The police officer drew his Taser weapon and shouted “police, don’t move”. The police officer ordered the man to show his hands. The man raised his hands and shouted abuse at the police officer. The police officer ordered the man to turn around and face the wall, and then get to his knees and place his hands on his head … The police officer … radioed for priority backup.

The police officer took hold of one of the man’s hands to place handcuffs on him … The man pulled his arm from his head and twisted in an attempt to stand up.

The police officer deployed his Taser weapon into the man’s upper right shoulder … and the police officer supported him as he dropped sideways to the ground.

This is a factual account from the inquiry and a practical demonstration, I believe, of the escalating effect a taser can have. I think this is an interesting case study. We had an unarmed man, who was, from the report, conducting himself in an offensive manner, but it is interesting to see how quickly the situation escalated to the use of a taser device.

In further highlighting why this is an issue that I believe warrants Assembly debate, I would also like to quote from an article in the Australian on 6 October which was titled “Shock tactics on deadly display”. The article reads:

WRITHING and roaring in agony, the unarmed man is shot unrelentingly at close range with a stun gun as nine policemen stand watching.

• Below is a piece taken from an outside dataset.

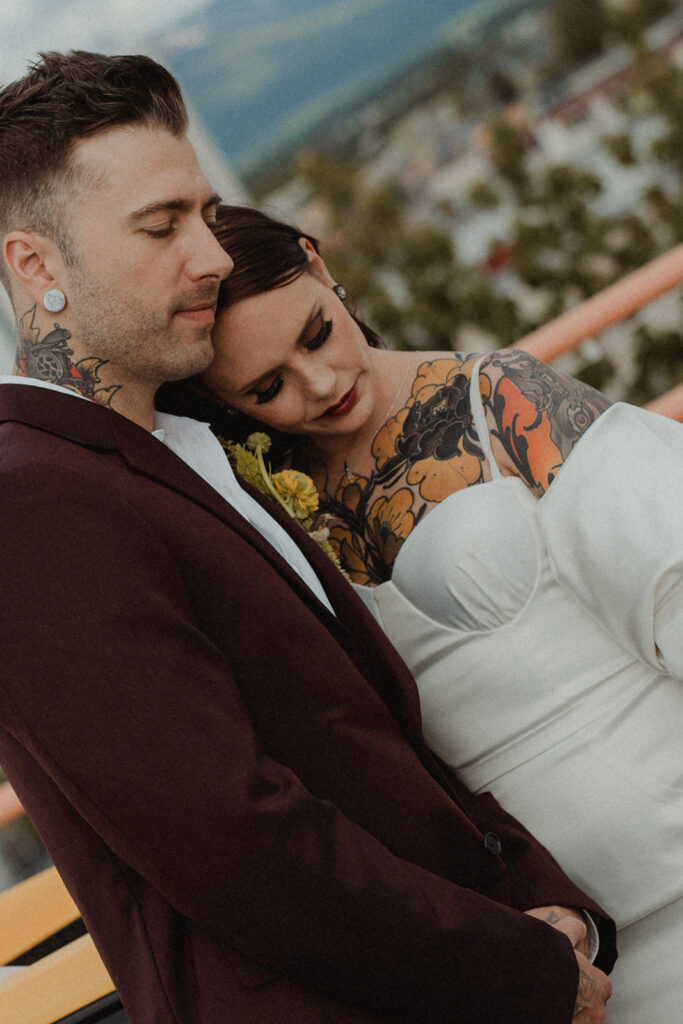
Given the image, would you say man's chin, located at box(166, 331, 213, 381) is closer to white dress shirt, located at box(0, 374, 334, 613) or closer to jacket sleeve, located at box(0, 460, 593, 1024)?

“Stop f . . king around!” one of them commands, as the Aboriginal man—who had objected to a strip-search in the foyer of a Perth watchhouse—is stunned 13 times with a police-issue Taser.

“Do you want to go again?” an officer yells before sending a 50,000-volt shock through the man’s contorted body.

“Wanna go again?”

This is an incident that has received national media exposure in recent weeks. I think it is one that most members of this place, and most members of the public, would find incredibly distasteful, but it is an incident that has highlighted the potentially overzealous use of these devices.

There was another incident reported in that same article, and I will again quote the article:

In what Queensland’s Crime and Misconduct Commission decried as “poor policing”, a 16-year-old girl was held down and stunned by police in an inner-city Brisbane park last year after she defied an order to “move on”. She had been waiting for an ambulance to treat her sick friend.